Oral epithelial cells discriminate between the yeast and hyphal forms of Candida albicans via the mitogen-activated protein kinase (MAPK) signaling pathway. This occurs through phosphorylation of the MAPK phosphatase MKP1 and activation of the c-Fos transcription factor by the hyphal form. Given that fungal cell wall polysaccharides are critical in host recognition and immune activation in myeloid cells, we sought to determine whether β-glucan and N- or O-glycosylation was important in activating the MAPK/MKP1/c-Fos hypha-mediated response mechanism and proinflammatory cytokines in oral epithelial cells. Using a series of β-glucan and N- and O-mannan mutants, we found that N-mannosylation (via Δoch1 and Δpmr1 mutants) and O-mannosylation (via Δpmt1 and Δmnt1 Δmnt2 mutants), but not phosphomannan (via a Δmnn4 mutant) or β-1,2 mannosylation (via Δbmt1 to Δbmt6 mutants), were required for MKP1/c-Fos activation, proinflammatory cytokine production, and cell damage induction. However, the N- and O-mannan mutants showed reduced adhesion or lack of initial hypha formation at 2 h, resulting in little MKP1/c-Fos activation, or restricted hypha formation/pseudohyphal formation at 24 h, resulting in minimal proinflammatory cytokine production and cell damage.
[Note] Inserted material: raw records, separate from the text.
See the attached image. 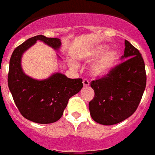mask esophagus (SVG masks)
<instances>
[{
    "label": "esophagus",
    "mask_w": 155,
    "mask_h": 155,
    "mask_svg": "<svg viewBox=\"0 0 155 155\" xmlns=\"http://www.w3.org/2000/svg\"><path fill=\"white\" fill-rule=\"evenodd\" d=\"M82 82H83V85L85 86V87H86V86H89V85H90V82H89V81H88L87 79H84Z\"/></svg>",
    "instance_id": "obj_1"
}]
</instances>
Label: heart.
I'll list each match as a JSON object with an SVG mask.
<instances>
[{"label":"heart","mask_w":155,"mask_h":155,"mask_svg":"<svg viewBox=\"0 0 155 155\" xmlns=\"http://www.w3.org/2000/svg\"><path fill=\"white\" fill-rule=\"evenodd\" d=\"M107 49V46H103L96 49L94 53L93 58H97L101 56L98 60L92 65L90 72L95 77H103L110 73L117 65L119 59V54L116 49H109L104 52ZM104 54H103V53Z\"/></svg>","instance_id":"heart-1"}]
</instances>
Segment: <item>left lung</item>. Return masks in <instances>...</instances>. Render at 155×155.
<instances>
[{
  "label": "left lung",
  "mask_w": 155,
  "mask_h": 155,
  "mask_svg": "<svg viewBox=\"0 0 155 155\" xmlns=\"http://www.w3.org/2000/svg\"><path fill=\"white\" fill-rule=\"evenodd\" d=\"M125 46L124 61L90 82L94 97L89 109L92 118L99 124L111 126L130 117L144 93L147 74L142 54L128 41H125Z\"/></svg>",
  "instance_id": "8db88e82"
}]
</instances>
Further, the α-1,6-mannose backbone of the N-linked outer chain (corresponding to a Δmnn9 mutant) may be required for epithelial adhesion, while the α-1,2-mannose component of phospholipomannan (corresponding to a Δmit1 mutant) may contribute to epithelial cell damage. β-Glucan appeared to play no role in adhesion, epithelial activation, or cell damage. In summary, N- and O-mannosylation defects affect the ability of C. albicans to induce proinflammatory cytokines and damage in oral epithelial cells, but this may be due to indirect effects on fungal pathogenicity rather than mannose residues being direct activators of the MAPK/MKP1/c-Fos hypha-mediated immune response.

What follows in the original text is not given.